1. UV light can damage skin. UV light damages cellular DNA and inhibits normal base-pairing. This can lead to mutations and neoplastic behavior. UV light has been proven over and over to be a cause of skin cancer. Further, patients with xeroderma pigmentosa, a genetic disorder where parts of the DNA's repair mechanism are mutated, have a high rate of skin cancer. This supports the assertion that UV-caused DNA damage can lead to skin cancer.

2. Dangers of sunscreen
The Australian government did an excellent review of the literature on potentially hazardous components of sunscreen. (Australia has the highest incidence of skin cancer, and coincidentally, is very interested in sunscreen.) Zinc oxide and titanium dioxide have been used in sunscreen for many years. They are broad spectrum UVA and UVB blockers, and are really a great choice for sun protection.
But because they are opaque, and it is no longer the 80s, people don't want to use them. The nanosized zinc oxide and titanium dioxide offer sun protection without the opacity. The concern is that the nano particles will be absorbed into the dermis and, with the application of light and heat, will become toxic.

I'm not going to reference each article individually, you can follow the link to the Australian document. But nanoparticles of titanium dioxide have been shown to produce OH radicals when exposed to UVA light. These OH radicals can harm viable cells, cause DNA mutations, and potentially lead to cancer, according to in vitro experiments. However, this has never been studied in vivo (in actual skin samples). It has only been studied in non-epidermal cells. The unique part about our epidermis is that the stratum corneum has a waxy layer that helps keep moisture in and toxins out. The epidermis is constantly regenerating, but the replicating cells are below the stratum corneum. So, as long as the nanoparticles do not go below the stratum corneum, our replicating cells are safe. And these replicating cells are the ones who are in danger of turning cancerous. A cancer is just a replicating cell that starts replicating out of control. All the studies examining how deep the nanoparticles penetrate show the same thing... THE NANOPARTICLES DO NOT PENETRATE PAST THE STRATUM CORNEUM. This means that they cannot cause cancer. One loophole is that hair follicles go all the way down past the epidermis into the dermis. But the studies looking at titanium dioxide penetration of hair follicles shows that the particles stay in the upper follicle and do not absorb into the dermis.
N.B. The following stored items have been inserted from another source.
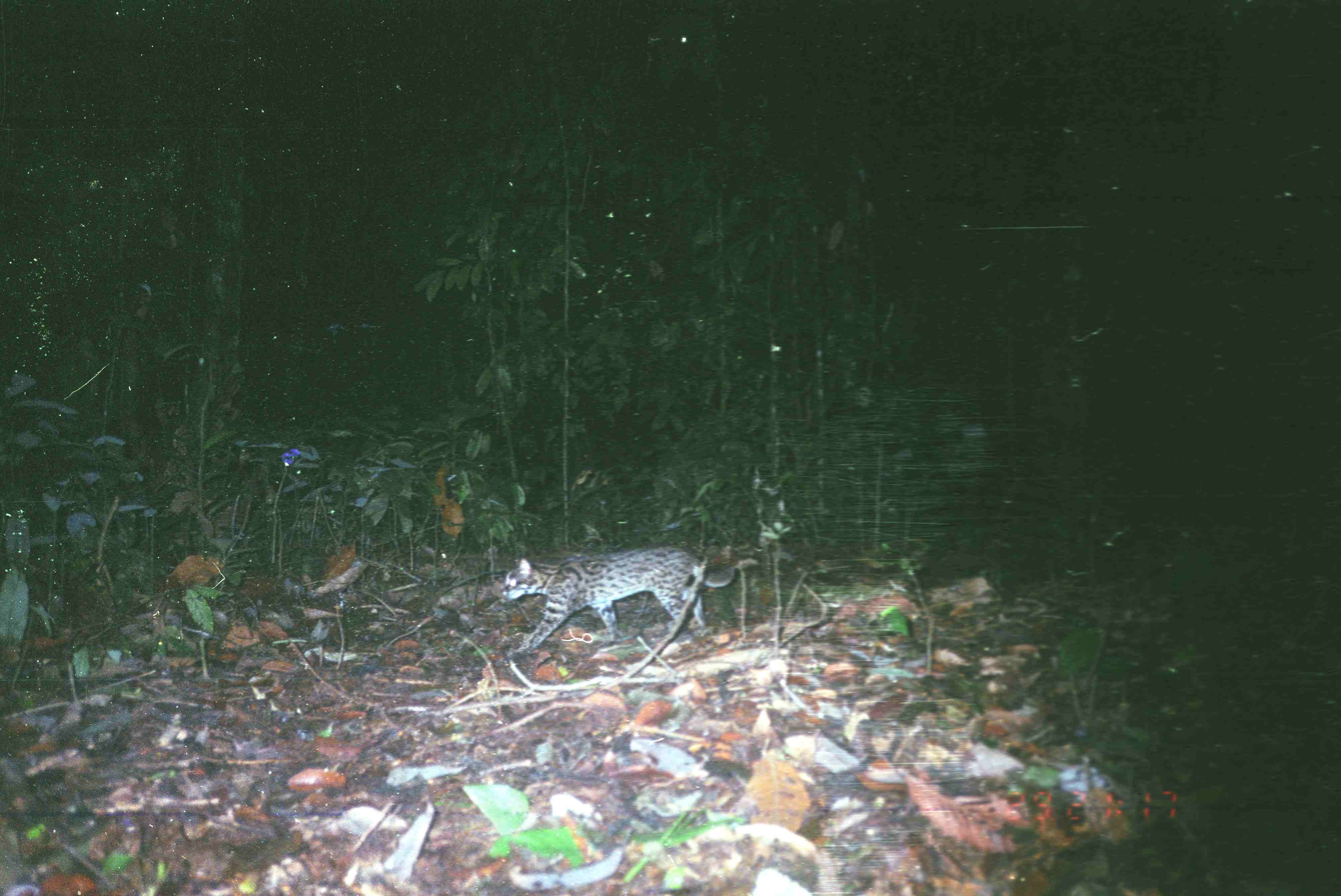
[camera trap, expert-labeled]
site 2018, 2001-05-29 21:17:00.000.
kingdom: Animalia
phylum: Chordata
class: Mammalia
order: Carnivora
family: Felidae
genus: Prionailurus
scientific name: Prionailurus bengalensis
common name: mainland leopard cat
Prionailurus bengalensis (mainland leopard cat), count 1.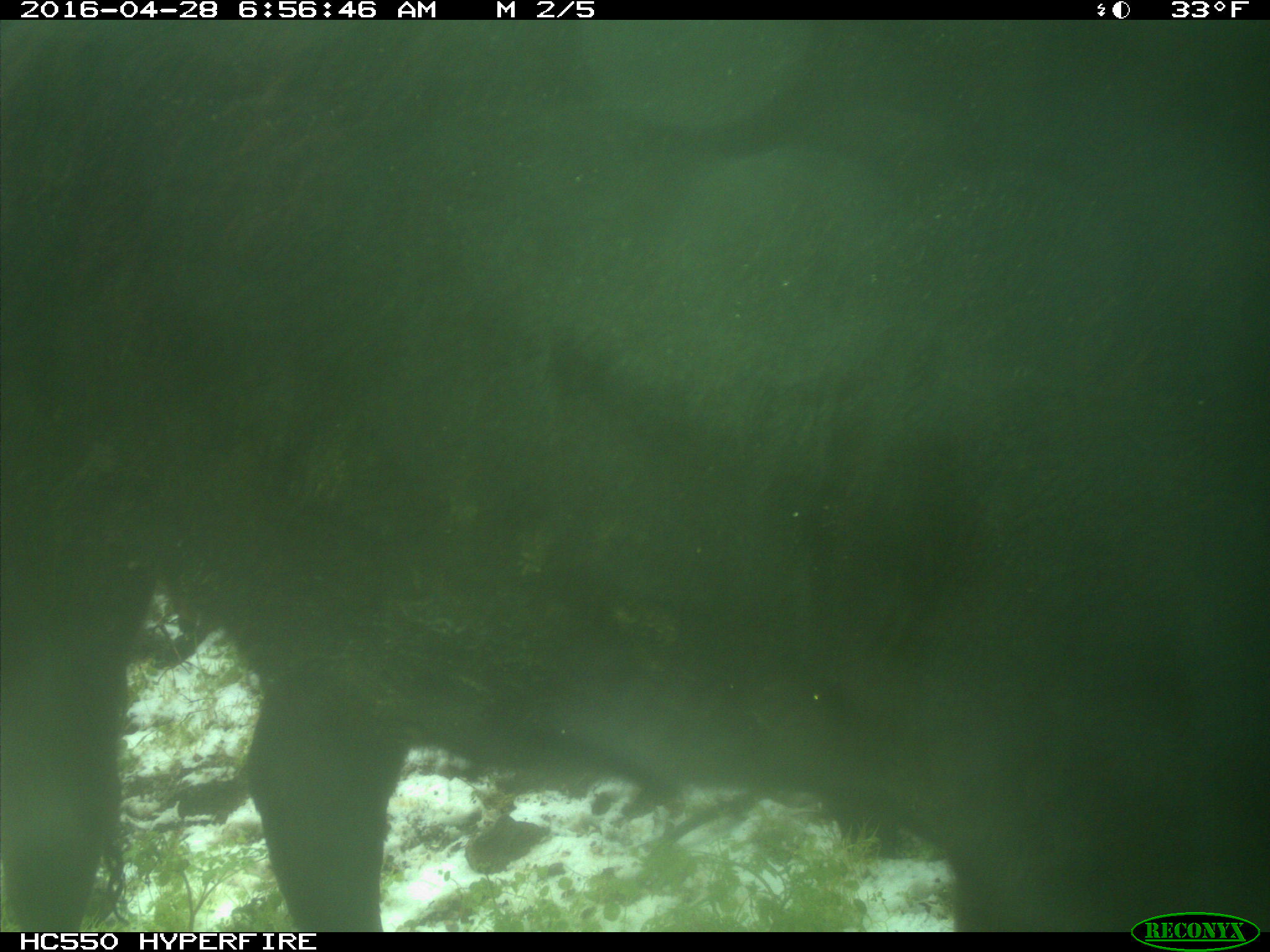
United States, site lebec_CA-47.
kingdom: Animalia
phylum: Chordata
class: Mammalia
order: Artiodactyla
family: Bovidae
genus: Bos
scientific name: Bos taurus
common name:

We need a study that uses human skin samples, micronized titanium dioxide, and sun exposure, and that tests for both penetration and cellular damage short term and skin cancer long term.

3. Vitamin D is good, but you don't need all that much sunlight to produce adequate amounts of it. UVB is involved in the production of vitamin D and then the kidneys and liver convert it to its active form. The Vitamin D then helps absorb calcium from the intestinal tract.

This study...

Valrance ME, Brunet AH, Welsh J.VDR Dependent Inhibition of Mammary Tumor Growth by EB1089 and UV Radiation in vivo.Endocrinology. 2007 Jul 12

... and many others like it, show that certain tumors containing vitamin D receptors do respond to vitamin D therapy. However, vitamin D does not prevent these tumors. It is being studied as a therapeutic (not preventative) agent for specific cancers with the specific receptor.

For now, I'm going to continue wearing my micronized titanium dioxide sunscreen.